Please, FOSS world, we need something like ChromeOS

Fragmentation, “choice”, and consumer usability

  • Many argue desktop Linux is shaped by engineers without product management: too many distros, desktops, package managers, and configuration choices for ordinary users.
  • This “9 clicks to shit” effect: first impression is good, but quickly degrades as users hit rough edges, inconsistent UIs, and integration bugs.
  • Others defend this diversity as “freedom and beauty”, seeing Linux as a customizable platform rather than a mass-market appliance.

Immutable, browser‑first OS vs traditional distros

  • Several comments stress that a basic Debian/Ubuntu/Mint install is not equivalent to ChromeOS:
    • Traditional package management drifts and breaks over time; atomic/A‑B systems with CI‑tested images are seen as closer to ChromeOS.
    • ChromeOS‑style simplicity is: “boot to browser, everything synced, no decisions about apps/desktops/packaging.”
  • Security isolation and immutability are emphasized: no sudo, no user‑writable host, verified boot; mistakes or malware disappear on reboot.

Hardware support and OEM preloads

  • A core obstacle: supporting the vast PC hardware matrix without a Google‑style certified device list.
  • Real‑world stories highlight Wi‑Fi, display, suspend, Bluetooth, and UEFI issues on general laptops and NUCs; long‑time Linux users often deliberately buy “Linux‑friendly” hardware.
  • Commenters note ChromeOS works largely because it is tightly coupled to specific hardware and ships preinstalled.

Business model and maintainer incentives

  • A ChromeOS‑like FOSS system needs many full‑time engineers doing unglamorous integration and QA; volunteers usually prefer scratching their own itches.
  • There’s “no money in consumer desktop Linux” unless it feeds another business (Google ecosystem, Apple hardware, Valve’s store).
  • Without a paying sponsor, a polished, locked‑down “just works” distro is seen as unlikely to be maintained long‑term.

Existing partial answers

  • EndlessOS, Fedora Silverblue/Bluefin, SteamOS/Bazzite, kiosk modes, and OSTree‑based systems are cited as close in spirit (immutable, curated, sometimes browser‑centric).
  • Their main gaps: limited preinstallation, hardware certification, and the absence of a large central entity to dictate and fund UX and integration.
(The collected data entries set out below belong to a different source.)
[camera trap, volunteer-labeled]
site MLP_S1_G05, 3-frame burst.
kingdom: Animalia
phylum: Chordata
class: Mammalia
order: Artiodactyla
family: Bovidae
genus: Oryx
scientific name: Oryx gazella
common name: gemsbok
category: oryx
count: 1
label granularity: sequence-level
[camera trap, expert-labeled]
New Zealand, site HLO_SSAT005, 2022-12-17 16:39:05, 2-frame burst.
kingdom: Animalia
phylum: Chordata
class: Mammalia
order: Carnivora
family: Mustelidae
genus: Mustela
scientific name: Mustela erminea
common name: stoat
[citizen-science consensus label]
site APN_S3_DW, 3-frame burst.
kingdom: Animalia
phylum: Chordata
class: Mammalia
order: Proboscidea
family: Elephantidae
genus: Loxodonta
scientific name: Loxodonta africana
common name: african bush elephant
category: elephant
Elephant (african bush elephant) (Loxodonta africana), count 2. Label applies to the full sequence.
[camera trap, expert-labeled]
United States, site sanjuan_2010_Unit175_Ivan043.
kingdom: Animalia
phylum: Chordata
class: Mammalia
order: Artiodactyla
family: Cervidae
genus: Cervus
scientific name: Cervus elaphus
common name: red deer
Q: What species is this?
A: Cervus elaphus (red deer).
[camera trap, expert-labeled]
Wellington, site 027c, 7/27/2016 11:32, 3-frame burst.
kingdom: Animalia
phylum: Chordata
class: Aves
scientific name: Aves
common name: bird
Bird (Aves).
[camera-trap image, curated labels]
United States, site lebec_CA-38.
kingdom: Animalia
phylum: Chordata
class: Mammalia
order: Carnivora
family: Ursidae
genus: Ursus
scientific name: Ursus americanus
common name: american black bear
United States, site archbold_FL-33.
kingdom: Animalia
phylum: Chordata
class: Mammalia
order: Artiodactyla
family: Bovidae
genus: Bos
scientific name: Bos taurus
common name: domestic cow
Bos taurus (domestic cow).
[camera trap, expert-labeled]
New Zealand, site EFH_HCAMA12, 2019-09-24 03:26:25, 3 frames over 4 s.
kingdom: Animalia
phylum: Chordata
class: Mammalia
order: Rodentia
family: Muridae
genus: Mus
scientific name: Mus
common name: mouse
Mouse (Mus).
Cloud, privacy, and philosophical mismatch

  • A browser‑first, cloud‑synced OS raises questions: who runs the cloud, who pays, and who can read/sell the data?
  • Some propose self‑hostable or S3‑backed, end‑to‑end encrypted sync; others say ChromeOS’s tight Google integration is exactly what FOSS people don’t want to build.
  • Several argue that “freedom is friction”: the very openness and user agency FOSS values are in tension with the frictionless appliance experience of ChromeOS.